=== Excerpted text ===

I have the cantes more or less structured in my head. And out of what I’d thought of, when Rafael didn’t come, it all changed. The romance por bulerías was suggested by my colleagues and the rest are cantes I usually do live. But here, for example, I do Gayarrito’s malagueña because, I don’t know, at that moment you’re trying to get into your cante and all of a sudden, some lyrics or a style pop into your head which you might not be very used to doing but they’re there… and they come out in the end. The thing is I also think a lot of Enrique Morente, although my ways have nothing to do with him: I have neither the faculties, nor the timbre of his voice, nor many other things of his which I’d love to have. I do usually always do El Mellizo’s double and the change to abandolao caught Dani by surprise because, I’ll tell you, it was all improvised. Por alegrías, I sang what popped into my head. The soleá is what I usually sing, a route through Alcalá and Cádiz ending up with Triana, a structure which Antonio Mairena left and we keep moving around here more or less; it’s our gospel. Por tangos, I lost my head and I remembered Gaspar, which is why it’s called ‘Gaspar en la memoria’. After Pastora, I really like Gaspar and his tientos have practically fallen into disuse; hardly anyone does them. In his time, Lebrijano drew up to it, but nobody has followed that style. I love him and specifically that way of doing tientos. I did lyrics por bulerías of the kind we do every day. And in the romance, I remember Perrate above all, who’s the one who fills me the most.

Perrate? He isn’t a usual reference for a young cantaor…

I don’t know. His ways are the ones I like most, that form of his, that cante clipped but so… We’re involved with cante all day long and you get to the point where your head swells up. And then I put on a recording by one Gazpacho de Morón which Perrate sings in and Diego del Gastor plays for him, with Fernanda and Bernarda on clapping. That’s like turning on the swimming pool’s filter system; it puts things in their place for me. Perrate is one of the ones who fills me the most and more because of his taste than his form. And his cantes don’t go down entirely badly with me, comparisons aside… he was a genius. I even love the way of cheering there: “Let ’em call us old!”.

Are your references in any way present on the album?

Everywhere. I like everybody, but you always like some more than others and people who, due to your features, you can approach a little more closely. I’d love to sing like Marchena, but he’s like a radio in my voice; I don’t have that speed he had or that form. I love Valderrama por taranta and he drives me crazy por guajira, but my way has nothing to do with that. I do stuff by them my way, but I wish I could… The Lord has given me the voice and the tone he’s given me.

Like most of your colleagues, you’re aware of tradition. Why aren’t people more daring in cante?

 
“Flamenco currently has twenty thousand ribbons tying it to the same point”

Flamenco currently has twenty thousand ribbons tying it to the same point. First, you have to show that you know about this; it’s like a daily exam. If you start firing shots up in the air… You don’t shoot them up in the air, you see the clay pigeon and you shoot at it, but people don’t understand that, people think you’re firing shots up in the air. I think that’s why we all do at least a first job which is as serious and as orthodox as possible, so that people see we’re a little bit worried about this. And though we all say that we don’t care, this carries weight and at the moment of truth, there are very few people who dare to say I’m going to do what I feel like and I’m going to throw out the prejudices. We’re like really tied down.

===

■ **Problem 1**:
In the flamenco interview, answer each question:
(a) Why is the tangos track titled 'Gaspar en la memoria'?
(b) Who plays guitar for Perrate on the Gazpacho de Morón recording?
(c) Which singer does the speaker love por taranta?
■ **Problem 2**: Can you go on with the flamenco interview, picking up after its final sentence?

=== Extracted records ===

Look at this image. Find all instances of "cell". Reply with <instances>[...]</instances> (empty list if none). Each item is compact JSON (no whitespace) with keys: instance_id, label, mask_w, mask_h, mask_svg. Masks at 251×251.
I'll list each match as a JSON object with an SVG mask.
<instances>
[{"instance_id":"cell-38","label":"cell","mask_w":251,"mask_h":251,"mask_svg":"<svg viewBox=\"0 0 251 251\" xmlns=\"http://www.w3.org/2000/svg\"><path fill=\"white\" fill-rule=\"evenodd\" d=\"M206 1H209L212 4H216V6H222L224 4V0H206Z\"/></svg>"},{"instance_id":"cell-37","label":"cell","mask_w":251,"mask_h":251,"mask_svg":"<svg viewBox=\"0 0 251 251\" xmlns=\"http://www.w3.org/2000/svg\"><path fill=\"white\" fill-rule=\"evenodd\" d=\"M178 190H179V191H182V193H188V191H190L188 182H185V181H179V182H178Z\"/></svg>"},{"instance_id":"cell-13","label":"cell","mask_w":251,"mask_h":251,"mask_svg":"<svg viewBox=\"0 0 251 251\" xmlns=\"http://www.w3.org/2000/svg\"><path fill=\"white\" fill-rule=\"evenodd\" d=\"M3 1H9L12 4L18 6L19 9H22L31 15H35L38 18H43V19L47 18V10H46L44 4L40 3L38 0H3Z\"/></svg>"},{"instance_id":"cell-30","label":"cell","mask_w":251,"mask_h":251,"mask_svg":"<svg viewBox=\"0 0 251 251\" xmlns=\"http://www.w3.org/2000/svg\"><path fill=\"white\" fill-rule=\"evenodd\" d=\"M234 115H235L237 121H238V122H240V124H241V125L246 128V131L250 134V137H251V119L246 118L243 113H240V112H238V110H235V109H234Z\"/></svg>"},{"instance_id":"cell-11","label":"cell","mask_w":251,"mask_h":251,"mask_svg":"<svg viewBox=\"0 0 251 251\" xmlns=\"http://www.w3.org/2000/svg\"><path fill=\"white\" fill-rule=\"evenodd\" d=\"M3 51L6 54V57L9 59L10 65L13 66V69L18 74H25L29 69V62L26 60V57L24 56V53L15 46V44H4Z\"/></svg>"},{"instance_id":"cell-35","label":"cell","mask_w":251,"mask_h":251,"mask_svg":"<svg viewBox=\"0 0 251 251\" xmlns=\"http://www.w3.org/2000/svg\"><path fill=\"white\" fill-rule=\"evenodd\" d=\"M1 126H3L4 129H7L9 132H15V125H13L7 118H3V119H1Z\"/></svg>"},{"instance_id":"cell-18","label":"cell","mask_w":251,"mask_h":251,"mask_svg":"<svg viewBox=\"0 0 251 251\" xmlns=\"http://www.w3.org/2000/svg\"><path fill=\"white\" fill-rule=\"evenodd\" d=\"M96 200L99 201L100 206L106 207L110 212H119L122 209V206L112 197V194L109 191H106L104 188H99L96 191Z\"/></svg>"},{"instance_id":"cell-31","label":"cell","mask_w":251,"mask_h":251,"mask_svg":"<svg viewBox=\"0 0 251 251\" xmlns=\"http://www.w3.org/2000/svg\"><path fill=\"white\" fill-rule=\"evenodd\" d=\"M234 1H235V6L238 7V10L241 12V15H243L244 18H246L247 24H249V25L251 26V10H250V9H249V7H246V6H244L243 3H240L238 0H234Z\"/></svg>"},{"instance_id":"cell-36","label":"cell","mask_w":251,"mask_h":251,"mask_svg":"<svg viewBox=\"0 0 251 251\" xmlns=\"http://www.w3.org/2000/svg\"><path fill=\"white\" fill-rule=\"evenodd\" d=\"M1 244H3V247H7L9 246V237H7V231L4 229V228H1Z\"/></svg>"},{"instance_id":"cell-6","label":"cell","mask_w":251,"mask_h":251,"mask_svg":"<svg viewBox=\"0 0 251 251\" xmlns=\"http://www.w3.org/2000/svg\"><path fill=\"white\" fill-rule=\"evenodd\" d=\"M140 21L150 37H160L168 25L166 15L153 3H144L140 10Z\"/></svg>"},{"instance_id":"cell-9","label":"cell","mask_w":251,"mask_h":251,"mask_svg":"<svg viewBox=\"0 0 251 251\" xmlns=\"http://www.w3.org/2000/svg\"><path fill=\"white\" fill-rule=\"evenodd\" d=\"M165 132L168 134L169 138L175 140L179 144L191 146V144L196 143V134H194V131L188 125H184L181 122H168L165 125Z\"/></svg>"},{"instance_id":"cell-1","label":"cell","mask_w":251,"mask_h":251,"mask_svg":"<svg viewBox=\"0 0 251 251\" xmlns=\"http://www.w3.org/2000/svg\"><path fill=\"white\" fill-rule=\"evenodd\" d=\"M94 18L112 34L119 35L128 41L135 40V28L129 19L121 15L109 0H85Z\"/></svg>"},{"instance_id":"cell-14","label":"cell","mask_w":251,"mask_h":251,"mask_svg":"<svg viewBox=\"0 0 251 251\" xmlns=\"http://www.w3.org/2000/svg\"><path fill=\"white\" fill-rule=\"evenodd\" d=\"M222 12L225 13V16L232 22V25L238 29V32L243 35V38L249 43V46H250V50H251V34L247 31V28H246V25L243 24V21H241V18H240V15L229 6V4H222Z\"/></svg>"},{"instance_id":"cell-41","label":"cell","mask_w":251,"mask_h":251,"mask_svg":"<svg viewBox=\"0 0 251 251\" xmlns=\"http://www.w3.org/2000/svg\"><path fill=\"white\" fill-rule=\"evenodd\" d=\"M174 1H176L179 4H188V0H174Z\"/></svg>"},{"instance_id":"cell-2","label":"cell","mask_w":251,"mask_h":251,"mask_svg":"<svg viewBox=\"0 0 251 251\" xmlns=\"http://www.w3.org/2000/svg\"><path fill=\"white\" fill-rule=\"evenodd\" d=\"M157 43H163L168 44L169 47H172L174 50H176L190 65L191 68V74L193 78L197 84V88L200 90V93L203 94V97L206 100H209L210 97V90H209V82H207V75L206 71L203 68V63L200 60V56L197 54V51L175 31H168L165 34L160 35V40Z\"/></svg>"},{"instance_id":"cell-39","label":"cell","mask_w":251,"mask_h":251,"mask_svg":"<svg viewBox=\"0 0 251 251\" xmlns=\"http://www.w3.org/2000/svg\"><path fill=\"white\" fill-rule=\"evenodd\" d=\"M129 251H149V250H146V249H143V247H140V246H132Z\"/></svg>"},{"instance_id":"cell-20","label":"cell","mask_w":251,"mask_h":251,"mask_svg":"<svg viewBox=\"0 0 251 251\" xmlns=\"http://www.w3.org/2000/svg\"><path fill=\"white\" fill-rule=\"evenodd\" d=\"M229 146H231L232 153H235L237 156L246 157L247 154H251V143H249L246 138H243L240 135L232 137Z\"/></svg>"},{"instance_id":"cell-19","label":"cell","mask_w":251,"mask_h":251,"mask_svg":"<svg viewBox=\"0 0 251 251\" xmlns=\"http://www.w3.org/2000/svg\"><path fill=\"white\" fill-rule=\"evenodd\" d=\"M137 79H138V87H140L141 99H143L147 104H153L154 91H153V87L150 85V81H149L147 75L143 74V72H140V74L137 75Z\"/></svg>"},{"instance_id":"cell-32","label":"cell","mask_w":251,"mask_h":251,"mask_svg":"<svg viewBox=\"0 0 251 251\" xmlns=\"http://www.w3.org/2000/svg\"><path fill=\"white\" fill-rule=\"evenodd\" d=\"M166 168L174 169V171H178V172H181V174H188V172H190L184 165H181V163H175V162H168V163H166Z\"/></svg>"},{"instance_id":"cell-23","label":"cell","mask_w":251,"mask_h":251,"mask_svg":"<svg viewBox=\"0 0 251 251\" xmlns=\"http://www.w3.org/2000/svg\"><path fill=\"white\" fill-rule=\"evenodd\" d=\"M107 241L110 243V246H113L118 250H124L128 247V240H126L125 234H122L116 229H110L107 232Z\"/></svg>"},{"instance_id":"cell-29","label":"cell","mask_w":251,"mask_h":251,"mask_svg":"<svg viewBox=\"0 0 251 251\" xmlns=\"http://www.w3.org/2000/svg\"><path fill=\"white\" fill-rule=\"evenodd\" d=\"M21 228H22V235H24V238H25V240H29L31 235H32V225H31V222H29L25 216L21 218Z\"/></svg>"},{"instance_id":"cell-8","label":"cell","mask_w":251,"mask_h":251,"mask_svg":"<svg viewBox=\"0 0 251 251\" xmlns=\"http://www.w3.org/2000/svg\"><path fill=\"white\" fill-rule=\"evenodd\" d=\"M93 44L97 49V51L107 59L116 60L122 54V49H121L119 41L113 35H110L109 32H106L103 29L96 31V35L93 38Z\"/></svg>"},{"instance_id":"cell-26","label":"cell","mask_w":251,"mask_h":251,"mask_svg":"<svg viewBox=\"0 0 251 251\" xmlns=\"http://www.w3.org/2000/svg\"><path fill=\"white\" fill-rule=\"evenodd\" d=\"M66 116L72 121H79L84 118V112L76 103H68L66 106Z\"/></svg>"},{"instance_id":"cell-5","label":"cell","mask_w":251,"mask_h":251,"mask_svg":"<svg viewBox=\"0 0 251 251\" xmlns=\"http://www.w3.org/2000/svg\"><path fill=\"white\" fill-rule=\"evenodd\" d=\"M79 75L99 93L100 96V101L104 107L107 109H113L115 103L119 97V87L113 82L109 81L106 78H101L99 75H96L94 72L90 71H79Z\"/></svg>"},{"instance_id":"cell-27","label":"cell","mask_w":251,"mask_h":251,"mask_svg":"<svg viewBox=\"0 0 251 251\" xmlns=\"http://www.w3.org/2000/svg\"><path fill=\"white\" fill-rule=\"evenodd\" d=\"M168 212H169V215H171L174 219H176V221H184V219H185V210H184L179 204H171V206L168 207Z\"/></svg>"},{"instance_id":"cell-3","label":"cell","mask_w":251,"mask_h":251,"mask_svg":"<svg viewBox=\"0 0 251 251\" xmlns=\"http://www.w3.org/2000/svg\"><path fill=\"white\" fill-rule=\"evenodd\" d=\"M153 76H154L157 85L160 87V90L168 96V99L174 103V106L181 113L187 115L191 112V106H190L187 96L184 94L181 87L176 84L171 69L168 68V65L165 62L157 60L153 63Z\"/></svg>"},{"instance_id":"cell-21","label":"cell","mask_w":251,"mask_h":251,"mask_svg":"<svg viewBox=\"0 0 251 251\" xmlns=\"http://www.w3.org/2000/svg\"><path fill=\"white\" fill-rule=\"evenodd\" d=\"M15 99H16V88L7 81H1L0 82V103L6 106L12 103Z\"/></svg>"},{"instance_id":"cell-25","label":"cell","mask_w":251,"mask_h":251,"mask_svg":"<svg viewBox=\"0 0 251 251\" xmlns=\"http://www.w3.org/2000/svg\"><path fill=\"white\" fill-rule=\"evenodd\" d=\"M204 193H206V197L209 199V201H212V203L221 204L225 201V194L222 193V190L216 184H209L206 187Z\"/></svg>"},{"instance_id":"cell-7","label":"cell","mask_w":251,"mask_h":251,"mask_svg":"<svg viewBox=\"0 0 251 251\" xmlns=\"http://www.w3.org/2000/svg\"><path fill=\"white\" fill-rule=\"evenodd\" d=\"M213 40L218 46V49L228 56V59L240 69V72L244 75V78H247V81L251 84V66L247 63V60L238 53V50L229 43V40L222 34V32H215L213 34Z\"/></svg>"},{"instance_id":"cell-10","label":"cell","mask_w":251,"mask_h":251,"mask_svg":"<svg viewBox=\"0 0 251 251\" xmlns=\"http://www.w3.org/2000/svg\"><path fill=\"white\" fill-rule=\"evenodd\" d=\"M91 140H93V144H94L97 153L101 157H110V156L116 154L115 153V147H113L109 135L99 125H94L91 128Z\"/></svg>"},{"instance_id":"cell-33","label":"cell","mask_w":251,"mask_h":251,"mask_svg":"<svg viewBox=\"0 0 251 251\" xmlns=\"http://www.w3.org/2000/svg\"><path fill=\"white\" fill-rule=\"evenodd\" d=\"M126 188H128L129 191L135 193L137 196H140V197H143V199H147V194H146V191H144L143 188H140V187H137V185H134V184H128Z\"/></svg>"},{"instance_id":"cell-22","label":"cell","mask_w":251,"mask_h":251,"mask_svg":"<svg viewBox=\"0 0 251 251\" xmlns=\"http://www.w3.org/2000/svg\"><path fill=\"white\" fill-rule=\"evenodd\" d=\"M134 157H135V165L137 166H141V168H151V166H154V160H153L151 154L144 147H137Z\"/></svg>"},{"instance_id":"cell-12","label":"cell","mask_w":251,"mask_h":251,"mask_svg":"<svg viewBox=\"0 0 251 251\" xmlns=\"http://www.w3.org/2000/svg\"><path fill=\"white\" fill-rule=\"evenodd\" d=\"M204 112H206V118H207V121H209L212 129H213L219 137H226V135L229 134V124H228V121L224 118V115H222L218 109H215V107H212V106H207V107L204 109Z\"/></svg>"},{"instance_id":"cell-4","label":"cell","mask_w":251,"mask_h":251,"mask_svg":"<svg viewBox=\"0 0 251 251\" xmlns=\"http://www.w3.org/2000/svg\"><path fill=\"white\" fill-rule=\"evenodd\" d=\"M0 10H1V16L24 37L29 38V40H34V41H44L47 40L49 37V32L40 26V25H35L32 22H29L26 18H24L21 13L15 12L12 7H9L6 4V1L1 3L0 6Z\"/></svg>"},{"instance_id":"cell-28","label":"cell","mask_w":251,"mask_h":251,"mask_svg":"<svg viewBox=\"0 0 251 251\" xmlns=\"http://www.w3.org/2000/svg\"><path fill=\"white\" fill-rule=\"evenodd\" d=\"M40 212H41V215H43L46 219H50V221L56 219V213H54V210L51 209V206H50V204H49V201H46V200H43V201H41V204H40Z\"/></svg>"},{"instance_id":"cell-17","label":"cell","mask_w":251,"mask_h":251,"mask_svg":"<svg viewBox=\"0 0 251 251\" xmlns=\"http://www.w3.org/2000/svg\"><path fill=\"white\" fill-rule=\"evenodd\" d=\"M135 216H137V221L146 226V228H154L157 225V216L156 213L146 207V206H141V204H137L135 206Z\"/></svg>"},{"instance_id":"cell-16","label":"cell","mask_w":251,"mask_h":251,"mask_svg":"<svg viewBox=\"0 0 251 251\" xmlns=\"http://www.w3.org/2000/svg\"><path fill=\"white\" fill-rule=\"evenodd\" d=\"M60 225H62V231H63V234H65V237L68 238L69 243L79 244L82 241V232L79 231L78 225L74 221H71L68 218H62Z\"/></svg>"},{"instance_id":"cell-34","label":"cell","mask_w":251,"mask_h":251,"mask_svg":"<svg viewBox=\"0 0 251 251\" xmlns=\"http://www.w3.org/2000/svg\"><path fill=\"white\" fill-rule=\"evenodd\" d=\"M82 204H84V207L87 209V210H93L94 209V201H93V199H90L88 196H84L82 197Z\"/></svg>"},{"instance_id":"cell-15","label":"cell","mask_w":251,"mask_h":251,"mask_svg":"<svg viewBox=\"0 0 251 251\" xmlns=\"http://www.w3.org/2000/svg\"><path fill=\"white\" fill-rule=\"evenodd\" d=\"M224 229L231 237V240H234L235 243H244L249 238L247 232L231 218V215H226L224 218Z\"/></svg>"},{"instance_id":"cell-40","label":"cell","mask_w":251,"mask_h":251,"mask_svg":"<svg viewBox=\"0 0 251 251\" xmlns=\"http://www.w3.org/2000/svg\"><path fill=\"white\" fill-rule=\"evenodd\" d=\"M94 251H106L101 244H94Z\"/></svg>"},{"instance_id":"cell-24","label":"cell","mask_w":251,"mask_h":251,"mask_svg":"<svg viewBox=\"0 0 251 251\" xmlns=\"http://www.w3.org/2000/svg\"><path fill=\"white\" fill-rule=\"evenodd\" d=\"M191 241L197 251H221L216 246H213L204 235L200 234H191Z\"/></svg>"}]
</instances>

===

■ **Exercise answer 1**:
(a) Because the singer remembered Gaspar while singing por tangos.
(b) Diego del Gastor.
(c) Valderrama.

■ **Exercise answer 2**:
But you’ve taken part in music projects as open as ‘Silence-light’ by Nacho Arimany…

On Nacho Arimany’s disc, I had the great luxury of singing, besides with him, with Lionel Loueke, who’s Herbie Hancock’s guitarist, and with Javier Vercher, who’s a world-renowned saxophonist. I’ve also worked with Antonio Sánchez, Pat Metheny’s drummer. They’re joys which life and music and God give to you as you go along… and there are more and more of them. I also got involved in the ‘Palo flamenco’ project, with Basque txalaparta, which was carried out at the top flamenco and world music festivals. When your heart and your thoughts are flamenco, what you do is going to sound flamenco.

And do you feel like any encounters outside flamenco?

 
“I like music, but I like flamenco above all else”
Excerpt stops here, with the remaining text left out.